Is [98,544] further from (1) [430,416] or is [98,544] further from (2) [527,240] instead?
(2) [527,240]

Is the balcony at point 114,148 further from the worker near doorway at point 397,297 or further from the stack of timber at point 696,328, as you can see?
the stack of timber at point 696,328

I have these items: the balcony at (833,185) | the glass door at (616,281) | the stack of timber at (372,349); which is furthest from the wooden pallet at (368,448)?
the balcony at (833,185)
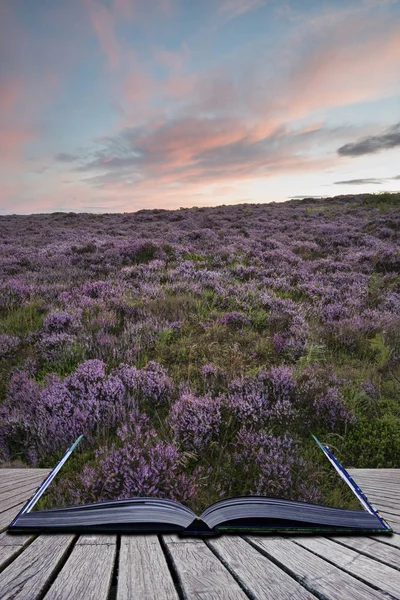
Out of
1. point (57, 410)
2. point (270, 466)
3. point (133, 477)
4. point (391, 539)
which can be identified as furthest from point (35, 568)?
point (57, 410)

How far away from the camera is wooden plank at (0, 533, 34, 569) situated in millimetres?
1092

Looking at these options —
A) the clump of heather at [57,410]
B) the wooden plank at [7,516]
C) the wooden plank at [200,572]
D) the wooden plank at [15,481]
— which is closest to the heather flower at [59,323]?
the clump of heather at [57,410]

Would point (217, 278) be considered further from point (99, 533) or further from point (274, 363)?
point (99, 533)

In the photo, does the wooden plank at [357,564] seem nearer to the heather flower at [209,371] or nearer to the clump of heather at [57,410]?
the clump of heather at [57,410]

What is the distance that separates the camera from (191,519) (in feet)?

* * *

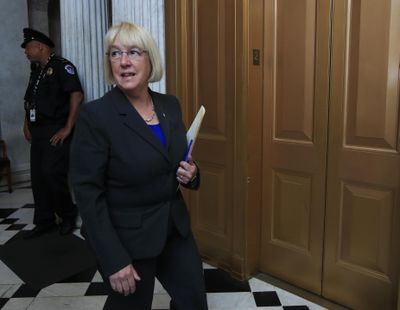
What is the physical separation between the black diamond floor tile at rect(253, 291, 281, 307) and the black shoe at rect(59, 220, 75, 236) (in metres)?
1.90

--

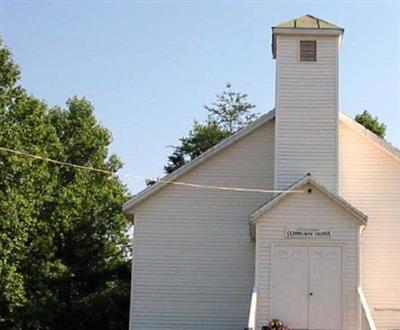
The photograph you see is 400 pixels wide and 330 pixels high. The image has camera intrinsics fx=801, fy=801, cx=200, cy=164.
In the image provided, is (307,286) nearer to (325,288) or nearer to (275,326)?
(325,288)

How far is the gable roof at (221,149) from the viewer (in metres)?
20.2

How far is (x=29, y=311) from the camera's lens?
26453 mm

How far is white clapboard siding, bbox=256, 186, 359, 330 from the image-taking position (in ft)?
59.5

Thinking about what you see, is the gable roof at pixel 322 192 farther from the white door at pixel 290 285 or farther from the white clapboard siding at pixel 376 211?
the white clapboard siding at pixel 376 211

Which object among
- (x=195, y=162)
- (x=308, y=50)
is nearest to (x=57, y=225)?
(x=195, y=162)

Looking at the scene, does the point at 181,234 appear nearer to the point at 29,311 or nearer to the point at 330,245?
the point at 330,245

• [Stated problem]
Please gather every line from the entries above that contains the word "balcony" and copy each one out in full.

• [Solution to this exercise]
Is the balcony at point 114,148 further from the worker near doorway at point 397,297 or further from the stack of timber at point 696,328, as you can see?
I have these items: the balcony at (833,185) | the glass door at (616,281) | the stack of timber at (372,349); which is furthest from the wooden pallet at (368,448)?
the balcony at (833,185)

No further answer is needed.